---- Material

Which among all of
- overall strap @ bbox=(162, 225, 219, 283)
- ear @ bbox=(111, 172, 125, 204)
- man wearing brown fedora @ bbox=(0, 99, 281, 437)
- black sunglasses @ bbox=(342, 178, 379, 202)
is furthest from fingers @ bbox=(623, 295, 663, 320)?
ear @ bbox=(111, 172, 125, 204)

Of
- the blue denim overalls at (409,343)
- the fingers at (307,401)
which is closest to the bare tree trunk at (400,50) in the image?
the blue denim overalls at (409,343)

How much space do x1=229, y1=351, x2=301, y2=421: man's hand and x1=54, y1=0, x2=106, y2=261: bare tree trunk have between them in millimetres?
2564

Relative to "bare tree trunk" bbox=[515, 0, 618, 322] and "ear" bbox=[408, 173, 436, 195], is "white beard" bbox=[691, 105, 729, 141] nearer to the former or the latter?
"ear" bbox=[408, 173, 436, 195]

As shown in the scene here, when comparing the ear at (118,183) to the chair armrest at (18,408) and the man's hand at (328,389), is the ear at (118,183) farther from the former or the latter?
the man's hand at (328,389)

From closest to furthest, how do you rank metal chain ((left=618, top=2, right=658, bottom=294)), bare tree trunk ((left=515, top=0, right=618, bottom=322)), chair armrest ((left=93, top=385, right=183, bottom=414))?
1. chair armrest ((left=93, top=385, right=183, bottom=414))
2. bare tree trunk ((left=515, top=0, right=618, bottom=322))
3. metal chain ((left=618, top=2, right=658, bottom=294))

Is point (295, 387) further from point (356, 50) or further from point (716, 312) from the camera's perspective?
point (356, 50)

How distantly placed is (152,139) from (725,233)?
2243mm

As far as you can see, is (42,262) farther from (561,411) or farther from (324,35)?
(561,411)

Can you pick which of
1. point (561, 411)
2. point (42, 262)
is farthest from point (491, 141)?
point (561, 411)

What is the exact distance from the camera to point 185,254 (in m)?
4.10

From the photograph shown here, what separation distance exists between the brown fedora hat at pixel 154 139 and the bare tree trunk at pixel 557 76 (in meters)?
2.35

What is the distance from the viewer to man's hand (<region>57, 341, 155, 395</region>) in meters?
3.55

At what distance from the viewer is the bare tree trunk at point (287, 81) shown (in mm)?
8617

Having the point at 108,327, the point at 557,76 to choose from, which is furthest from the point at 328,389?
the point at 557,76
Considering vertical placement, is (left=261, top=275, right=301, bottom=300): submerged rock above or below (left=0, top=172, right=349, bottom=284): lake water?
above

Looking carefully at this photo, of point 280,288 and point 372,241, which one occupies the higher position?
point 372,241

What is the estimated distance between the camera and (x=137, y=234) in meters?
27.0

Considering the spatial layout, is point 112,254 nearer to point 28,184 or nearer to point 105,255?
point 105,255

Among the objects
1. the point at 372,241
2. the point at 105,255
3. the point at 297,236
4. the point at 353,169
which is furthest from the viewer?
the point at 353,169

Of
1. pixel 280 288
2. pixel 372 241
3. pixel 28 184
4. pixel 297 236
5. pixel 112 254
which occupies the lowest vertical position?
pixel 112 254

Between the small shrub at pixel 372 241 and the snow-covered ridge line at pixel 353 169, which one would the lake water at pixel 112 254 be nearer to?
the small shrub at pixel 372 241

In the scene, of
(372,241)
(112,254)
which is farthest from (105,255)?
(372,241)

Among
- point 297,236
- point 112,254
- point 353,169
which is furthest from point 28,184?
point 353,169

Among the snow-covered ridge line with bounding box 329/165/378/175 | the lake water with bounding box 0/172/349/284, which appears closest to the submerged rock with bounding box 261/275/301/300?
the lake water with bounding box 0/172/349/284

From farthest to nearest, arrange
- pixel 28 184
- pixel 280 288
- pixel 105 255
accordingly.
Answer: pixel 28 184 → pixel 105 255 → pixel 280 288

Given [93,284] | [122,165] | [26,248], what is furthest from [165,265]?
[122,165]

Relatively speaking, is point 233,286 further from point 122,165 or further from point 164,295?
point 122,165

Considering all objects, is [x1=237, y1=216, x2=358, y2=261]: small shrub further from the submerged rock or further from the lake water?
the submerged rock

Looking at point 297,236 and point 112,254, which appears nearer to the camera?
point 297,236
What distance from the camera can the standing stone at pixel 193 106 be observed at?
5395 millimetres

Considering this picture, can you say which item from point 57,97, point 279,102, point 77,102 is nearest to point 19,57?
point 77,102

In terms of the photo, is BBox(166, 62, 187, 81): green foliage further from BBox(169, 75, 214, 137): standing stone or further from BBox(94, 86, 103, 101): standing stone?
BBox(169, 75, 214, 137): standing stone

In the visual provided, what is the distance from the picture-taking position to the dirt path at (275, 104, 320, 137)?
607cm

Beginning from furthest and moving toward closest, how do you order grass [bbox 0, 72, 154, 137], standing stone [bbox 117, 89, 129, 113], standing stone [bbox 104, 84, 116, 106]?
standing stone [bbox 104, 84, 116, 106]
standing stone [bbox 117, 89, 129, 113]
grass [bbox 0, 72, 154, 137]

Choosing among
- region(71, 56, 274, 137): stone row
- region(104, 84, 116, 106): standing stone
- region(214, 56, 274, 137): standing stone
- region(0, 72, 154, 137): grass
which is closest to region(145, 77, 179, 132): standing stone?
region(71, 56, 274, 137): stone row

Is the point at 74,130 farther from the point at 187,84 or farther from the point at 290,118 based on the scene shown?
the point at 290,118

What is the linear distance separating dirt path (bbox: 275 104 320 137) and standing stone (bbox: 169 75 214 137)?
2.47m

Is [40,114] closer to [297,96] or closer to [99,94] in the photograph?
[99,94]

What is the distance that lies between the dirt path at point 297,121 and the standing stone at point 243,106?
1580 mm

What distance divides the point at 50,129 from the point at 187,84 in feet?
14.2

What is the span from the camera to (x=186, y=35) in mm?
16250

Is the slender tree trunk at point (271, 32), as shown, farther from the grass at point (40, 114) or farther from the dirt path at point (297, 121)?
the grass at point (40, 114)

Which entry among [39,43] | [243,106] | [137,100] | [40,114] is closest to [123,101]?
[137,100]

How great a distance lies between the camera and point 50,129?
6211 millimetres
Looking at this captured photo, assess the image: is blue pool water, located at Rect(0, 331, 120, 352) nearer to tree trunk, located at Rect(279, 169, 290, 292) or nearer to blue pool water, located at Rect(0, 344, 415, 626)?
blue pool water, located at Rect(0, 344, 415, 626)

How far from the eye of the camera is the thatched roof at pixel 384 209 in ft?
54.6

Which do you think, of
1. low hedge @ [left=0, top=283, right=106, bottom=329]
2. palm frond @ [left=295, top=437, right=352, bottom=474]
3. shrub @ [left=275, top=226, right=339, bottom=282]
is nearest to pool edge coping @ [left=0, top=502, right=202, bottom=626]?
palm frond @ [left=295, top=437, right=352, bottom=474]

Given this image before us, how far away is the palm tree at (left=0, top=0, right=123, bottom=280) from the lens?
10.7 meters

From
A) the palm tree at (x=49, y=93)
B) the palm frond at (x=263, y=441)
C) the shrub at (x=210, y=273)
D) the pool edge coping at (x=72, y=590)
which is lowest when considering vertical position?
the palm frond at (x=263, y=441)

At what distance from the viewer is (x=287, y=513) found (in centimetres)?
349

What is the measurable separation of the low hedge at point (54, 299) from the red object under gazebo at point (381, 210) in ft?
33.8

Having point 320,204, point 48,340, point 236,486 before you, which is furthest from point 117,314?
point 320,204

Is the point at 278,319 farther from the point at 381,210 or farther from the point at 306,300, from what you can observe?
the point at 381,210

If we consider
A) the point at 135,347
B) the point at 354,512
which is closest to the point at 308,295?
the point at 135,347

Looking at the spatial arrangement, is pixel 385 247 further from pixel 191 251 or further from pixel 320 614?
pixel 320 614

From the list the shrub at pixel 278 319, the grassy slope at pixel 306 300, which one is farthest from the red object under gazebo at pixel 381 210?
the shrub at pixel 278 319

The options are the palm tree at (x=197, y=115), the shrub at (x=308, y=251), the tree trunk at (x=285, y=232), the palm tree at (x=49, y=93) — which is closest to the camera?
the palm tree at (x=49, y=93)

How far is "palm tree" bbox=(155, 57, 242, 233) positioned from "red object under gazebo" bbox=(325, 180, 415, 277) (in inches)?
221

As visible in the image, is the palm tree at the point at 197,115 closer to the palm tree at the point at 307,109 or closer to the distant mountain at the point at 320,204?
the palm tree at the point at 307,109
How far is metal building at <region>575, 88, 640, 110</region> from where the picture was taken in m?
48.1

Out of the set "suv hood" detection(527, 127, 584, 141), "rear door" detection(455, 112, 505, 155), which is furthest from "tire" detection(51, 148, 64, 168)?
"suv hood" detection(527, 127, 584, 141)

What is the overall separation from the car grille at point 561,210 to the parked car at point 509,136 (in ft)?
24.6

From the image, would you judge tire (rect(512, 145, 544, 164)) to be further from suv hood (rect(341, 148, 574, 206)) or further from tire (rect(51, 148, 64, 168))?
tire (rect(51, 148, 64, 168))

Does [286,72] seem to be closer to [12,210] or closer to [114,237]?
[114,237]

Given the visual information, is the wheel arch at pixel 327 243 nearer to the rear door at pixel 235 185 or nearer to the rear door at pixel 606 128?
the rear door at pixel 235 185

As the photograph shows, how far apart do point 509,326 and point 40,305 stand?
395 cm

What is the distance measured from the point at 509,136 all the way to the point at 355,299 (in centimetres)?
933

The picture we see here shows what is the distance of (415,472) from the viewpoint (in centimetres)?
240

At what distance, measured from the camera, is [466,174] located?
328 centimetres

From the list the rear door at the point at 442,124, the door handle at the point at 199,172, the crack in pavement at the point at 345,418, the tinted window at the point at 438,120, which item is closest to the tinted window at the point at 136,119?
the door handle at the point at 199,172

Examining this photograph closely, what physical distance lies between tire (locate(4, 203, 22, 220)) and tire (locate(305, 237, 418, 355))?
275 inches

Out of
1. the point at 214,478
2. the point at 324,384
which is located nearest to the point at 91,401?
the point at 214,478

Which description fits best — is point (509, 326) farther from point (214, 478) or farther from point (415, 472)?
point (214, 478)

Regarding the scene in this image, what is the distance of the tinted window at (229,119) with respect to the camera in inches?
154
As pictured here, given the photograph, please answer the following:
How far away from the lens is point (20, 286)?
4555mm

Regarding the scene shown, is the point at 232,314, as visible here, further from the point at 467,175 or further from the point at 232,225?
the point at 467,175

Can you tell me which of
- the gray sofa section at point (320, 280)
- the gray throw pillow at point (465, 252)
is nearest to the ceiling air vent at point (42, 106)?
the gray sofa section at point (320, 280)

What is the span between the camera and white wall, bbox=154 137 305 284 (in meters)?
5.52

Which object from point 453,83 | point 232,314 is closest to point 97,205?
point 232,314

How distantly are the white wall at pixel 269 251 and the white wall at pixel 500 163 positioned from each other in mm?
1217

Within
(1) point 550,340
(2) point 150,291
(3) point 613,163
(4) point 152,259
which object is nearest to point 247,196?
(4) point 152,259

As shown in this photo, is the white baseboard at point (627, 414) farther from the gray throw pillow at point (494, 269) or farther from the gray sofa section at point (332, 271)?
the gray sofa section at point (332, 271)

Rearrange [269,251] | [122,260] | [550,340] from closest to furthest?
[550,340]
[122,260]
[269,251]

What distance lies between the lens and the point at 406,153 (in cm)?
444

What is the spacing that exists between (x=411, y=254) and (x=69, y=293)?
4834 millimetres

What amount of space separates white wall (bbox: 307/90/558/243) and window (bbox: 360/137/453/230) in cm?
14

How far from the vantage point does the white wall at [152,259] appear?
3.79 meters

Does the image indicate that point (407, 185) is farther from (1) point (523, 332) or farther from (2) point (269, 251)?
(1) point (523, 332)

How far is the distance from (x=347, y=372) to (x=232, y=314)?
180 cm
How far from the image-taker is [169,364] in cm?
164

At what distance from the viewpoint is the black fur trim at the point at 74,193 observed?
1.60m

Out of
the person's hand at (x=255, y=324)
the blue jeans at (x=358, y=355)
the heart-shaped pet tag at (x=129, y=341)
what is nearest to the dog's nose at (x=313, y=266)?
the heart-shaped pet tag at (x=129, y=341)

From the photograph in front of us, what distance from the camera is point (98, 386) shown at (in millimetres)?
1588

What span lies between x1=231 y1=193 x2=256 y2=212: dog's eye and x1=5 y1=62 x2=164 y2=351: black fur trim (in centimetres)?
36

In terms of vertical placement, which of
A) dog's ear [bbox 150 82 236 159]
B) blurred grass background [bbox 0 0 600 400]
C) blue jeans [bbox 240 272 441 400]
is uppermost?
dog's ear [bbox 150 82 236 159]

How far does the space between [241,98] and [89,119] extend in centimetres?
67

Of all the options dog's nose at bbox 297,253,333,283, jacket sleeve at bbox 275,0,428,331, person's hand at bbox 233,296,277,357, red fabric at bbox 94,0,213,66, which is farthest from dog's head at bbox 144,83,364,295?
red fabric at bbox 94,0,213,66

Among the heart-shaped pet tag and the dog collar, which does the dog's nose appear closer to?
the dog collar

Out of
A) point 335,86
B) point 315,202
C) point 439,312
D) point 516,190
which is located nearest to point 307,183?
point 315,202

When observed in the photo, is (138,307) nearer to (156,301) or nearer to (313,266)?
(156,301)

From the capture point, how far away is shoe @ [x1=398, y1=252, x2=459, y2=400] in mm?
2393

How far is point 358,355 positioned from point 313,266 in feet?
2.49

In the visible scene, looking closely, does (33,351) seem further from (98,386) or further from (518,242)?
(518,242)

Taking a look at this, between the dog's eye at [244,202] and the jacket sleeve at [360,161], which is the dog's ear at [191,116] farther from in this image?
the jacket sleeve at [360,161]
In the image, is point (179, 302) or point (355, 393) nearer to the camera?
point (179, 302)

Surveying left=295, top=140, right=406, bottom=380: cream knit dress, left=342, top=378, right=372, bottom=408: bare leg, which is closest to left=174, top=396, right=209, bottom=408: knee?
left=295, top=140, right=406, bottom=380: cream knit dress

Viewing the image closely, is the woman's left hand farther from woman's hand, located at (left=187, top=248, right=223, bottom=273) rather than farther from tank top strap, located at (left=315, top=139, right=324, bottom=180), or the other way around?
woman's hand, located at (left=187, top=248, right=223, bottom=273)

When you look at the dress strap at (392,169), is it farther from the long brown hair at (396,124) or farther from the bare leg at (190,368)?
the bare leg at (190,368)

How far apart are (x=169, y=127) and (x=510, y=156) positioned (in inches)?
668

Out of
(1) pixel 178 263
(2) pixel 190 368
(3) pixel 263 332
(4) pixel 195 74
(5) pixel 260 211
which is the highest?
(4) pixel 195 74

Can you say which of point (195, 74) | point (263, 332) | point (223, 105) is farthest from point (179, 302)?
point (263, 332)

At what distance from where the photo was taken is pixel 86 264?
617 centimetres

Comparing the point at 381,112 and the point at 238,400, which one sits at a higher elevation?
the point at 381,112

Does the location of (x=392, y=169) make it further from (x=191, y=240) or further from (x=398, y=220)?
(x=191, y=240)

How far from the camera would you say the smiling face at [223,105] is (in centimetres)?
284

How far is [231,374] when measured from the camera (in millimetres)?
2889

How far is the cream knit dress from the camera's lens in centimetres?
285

--------

- Exercise details -
Reproduce the entries between the line containing "What is the spacing" and the line containing "3.79 meters", inclusive, with their requests, adding -102 to each distance value given in the answers.

- Solution below -
What is the spacing that exists between (x=411, y=254) and (x=69, y=293)?
4732 millimetres

What amount of space separates white wall (bbox: 307/90/558/243) and window (bbox: 360/137/453/230) in cm?
-88

How far from the vantage point does the white wall at [152,259] appear?
-98.21 meters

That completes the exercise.